- Decades:: 1880s; 1890s; 1900s; 1910s; 1920s;
- See also:: Other events of 1902 List of years in Afghanistan

= 1902 in Afghanistan =

The following lists events that happened during 1902 in Afghanistan.

The first year of Habibullah Khan's reign passes without any internal disturbance, or event of importance. Gen. Mir Attar Khan, who was imprisoned by the late amir, is released and reinstated in his old post of commander-in-chief, or rather of Naib, or deputy commander-in-chief, for this is the title by which the successors of the late Gen. Gholam Haidar Khan in the command of the Army have been designated. The amir is said to be reluctant to confer the full appointment on anyone, and there is a belief current that he is likely to keep it for Yahya Khan, whose daughter, whom he lately married, has become his favourite wife. Yahya Khan is at present in great favour with the amir, and his position in Kabul not unnaturally excites the jealousy both of the amir's own relatives and of the leading chiefs and sardars. There are rumours of intrigues in favour of the amir's youngest half-brother, Mohammad Omar, but they seem to die away, and towards the end of the year Mohammad Omar is reported to be in delicate health. There are also rumours that the amir's full brother, Nasrullah Khan, has fallen into disgrace, and even that he has been imprisoned. These are, as usual, followed by complete denials, and assurances that the best feeling exists between the two brothers.

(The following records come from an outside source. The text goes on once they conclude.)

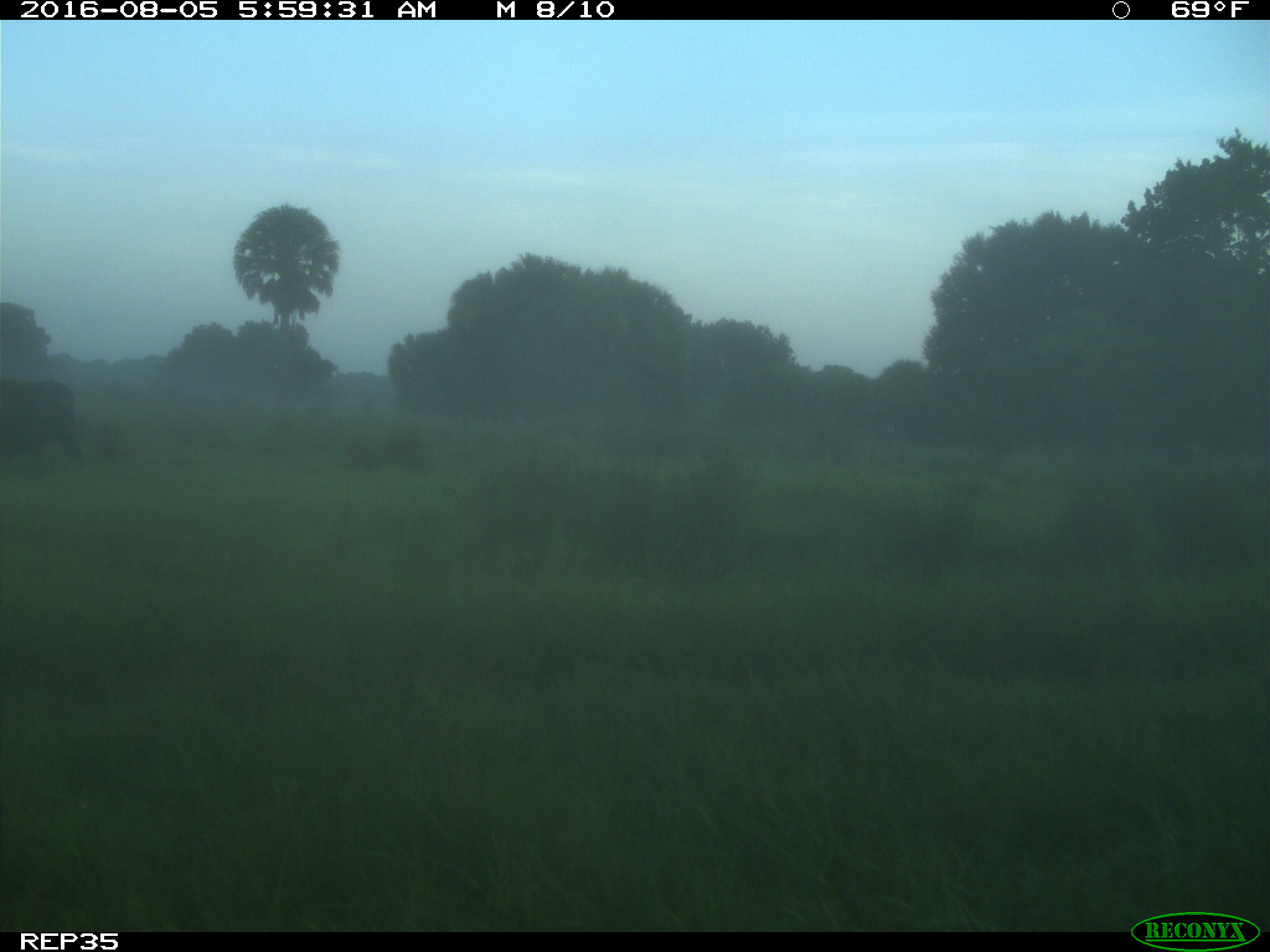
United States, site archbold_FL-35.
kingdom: Animalia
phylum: Chordata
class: Mammalia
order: Artiodactyla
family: Bovidae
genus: Bos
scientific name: Bos taurus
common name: domestic cow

The relations of Habibullah Khan with the British government are reportedly of the most friendly nature throughout the year, and he orders his officers on the frontier to prevent all outlaws from British territory from entering Afghanistan. He is reported to have said in durbar that he found by experience that a mild rule was unsuited to the Afghans, and that he has consequently ordered the revival of his father's Secret Intelligence Department. But although the domestic history of Afghanistan during 1902 is comparatively colourless, a very important move is made or attempted by Russia in what may be called its foreign policy. The Russian government suggests to the British government that whilst it fully recognizes the existing agreement between the two countries by which it is precluded from direct diplomatic intercourse with Afghanistan, it would be of the greatest convenience if the Russian and Afghan officials on the frontier were allowed to communicate direct with one another for commercial purposes only. To this proposal the British foreign secretary, Lord Lansdowne, answers that before expressing any opinion on it he would like to know exactly what it means. As to what takes place since, no information is given to the public, except that correspondence is ongoing. But if there is any doubt of the true meaning of the Russian proposals this is removed by the Russian press, which declares openly that the time has come that the agreement excluding Russia from Afghanistan should be set aside and that Russia should insist on as full commercial and political intercourse with that country as is enjoyed by England itself.

==Incumbents==
- Monarch – Habibullah Khan

==Early 1902==
The Hadda mullah, Najibuddin, visits Kabul and is received by the amir with great favour and distinction. It is first reported that the amir is completely under his influence; then it is said that he is virtually a prisoner, and that the amir never visits him. Towards the end of the year he is sent back to his own country, with an allowance of Rs. 16,000 a year.

==October 1902==
Habibullah holds a great durbar to commemorate the anniversary of his accession, and releases 8,000 prisoners.